⟨

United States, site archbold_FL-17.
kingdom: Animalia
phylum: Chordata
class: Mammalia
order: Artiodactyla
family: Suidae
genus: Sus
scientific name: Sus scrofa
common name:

⟩

EXERCISE PROMPT -
Copying should begin at the line containing "phylum: Chordata" and end at the last line of the material, with every line in between reproduced exactly.

TASK OUTPUT -
phylum: Chordata
class: Mammalia
order: Artiodactyla
family: Suidae
genus: Sus
scientific name: Sus scrofa
common name:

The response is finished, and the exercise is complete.